The truck, which had been converted from a 1924 Citroën B12 9cv car, was found abandoned in a Bordeaux vineyard by a British tourist in the early 1990s.
The owner of the vineyard, Ernest Carrier, said the vehicle had belonged to his father who had used it on the farm and on occasion to transport members of the Resistance.
The van is clearly painted with the liberation cross and the initials FFI, which stands for the French Forces of the Interior.
Carrier said the car had been converted to a truck to ensure it continued to receive petrol during the German occupation of France. The Germans only issued fuel to commercial vehicles used in essential services such as food production. According to Carrier, the Germans hoped that by providing French vineyard owners with petrol it would mean they would get better quality wine.

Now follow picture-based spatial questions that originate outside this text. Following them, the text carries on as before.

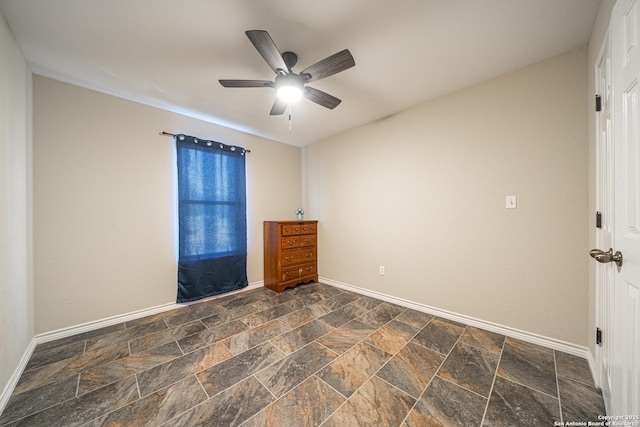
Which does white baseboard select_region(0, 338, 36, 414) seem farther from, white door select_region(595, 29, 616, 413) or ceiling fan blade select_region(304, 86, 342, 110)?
white door select_region(595, 29, 616, 413)

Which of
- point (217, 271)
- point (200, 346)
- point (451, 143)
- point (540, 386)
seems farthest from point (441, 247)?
point (217, 271)

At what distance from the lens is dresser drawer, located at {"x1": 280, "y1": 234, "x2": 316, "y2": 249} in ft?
11.0

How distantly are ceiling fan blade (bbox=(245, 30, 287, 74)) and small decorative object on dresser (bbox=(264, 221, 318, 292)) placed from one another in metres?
2.09

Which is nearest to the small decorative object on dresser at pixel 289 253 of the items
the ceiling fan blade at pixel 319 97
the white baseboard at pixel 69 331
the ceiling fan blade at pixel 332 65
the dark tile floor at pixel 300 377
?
the white baseboard at pixel 69 331

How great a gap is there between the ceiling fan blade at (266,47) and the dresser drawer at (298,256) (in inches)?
94.6

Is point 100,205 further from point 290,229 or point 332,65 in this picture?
point 332,65

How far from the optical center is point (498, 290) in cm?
209

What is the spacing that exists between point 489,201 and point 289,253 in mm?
2519

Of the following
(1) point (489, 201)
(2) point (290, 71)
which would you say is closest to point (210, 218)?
(2) point (290, 71)

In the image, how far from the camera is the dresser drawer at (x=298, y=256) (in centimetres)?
335

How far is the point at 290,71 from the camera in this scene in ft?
5.61

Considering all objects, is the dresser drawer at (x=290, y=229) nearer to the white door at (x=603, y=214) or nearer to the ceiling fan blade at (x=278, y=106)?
the ceiling fan blade at (x=278, y=106)

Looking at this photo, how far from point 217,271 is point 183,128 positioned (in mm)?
1882

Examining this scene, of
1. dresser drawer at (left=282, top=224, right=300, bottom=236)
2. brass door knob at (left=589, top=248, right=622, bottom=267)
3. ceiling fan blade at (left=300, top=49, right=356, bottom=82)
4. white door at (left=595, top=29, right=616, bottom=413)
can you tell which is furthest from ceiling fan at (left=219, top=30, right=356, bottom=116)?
dresser drawer at (left=282, top=224, right=300, bottom=236)
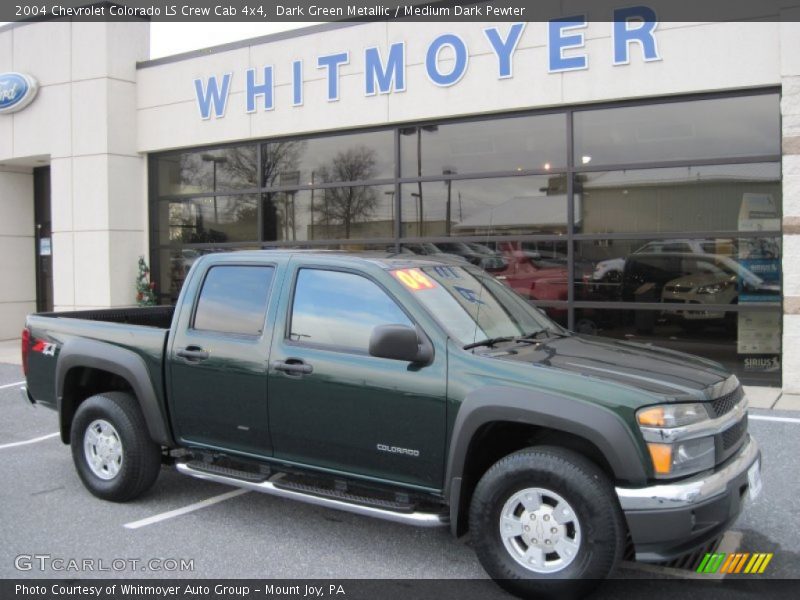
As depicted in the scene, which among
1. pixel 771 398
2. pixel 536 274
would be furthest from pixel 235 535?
pixel 536 274

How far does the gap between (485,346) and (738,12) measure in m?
7.13

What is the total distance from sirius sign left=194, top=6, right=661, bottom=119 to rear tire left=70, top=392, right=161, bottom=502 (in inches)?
288

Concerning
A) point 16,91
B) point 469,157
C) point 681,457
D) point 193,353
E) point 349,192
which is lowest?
point 681,457

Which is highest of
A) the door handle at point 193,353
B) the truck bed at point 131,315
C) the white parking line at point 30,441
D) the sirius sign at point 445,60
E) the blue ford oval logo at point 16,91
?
the blue ford oval logo at point 16,91

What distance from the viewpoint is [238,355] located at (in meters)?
4.48

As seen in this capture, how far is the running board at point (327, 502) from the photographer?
12.2ft

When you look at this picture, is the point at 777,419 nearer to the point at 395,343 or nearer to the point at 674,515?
the point at 674,515

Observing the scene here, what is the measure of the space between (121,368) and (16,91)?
12.1 metres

After being taken back to Britain, the WW2 truck was restored and used in period film and television productions. However it was later sold on and now requires restoring once again.
It is being put up for sale with no reserve by specialist car auctioneer H&H Classics on 14 April at the Imperial War Museum in Duxford, Cambridgeshire.
John Markey of H&H Classics commented: “Whoever secures this unique and historically interesting vehicle will not only own a very rare converted Citroën but have a truck that was used by the French Resistance and is now in demand by filmmakers. There are not too many like this!”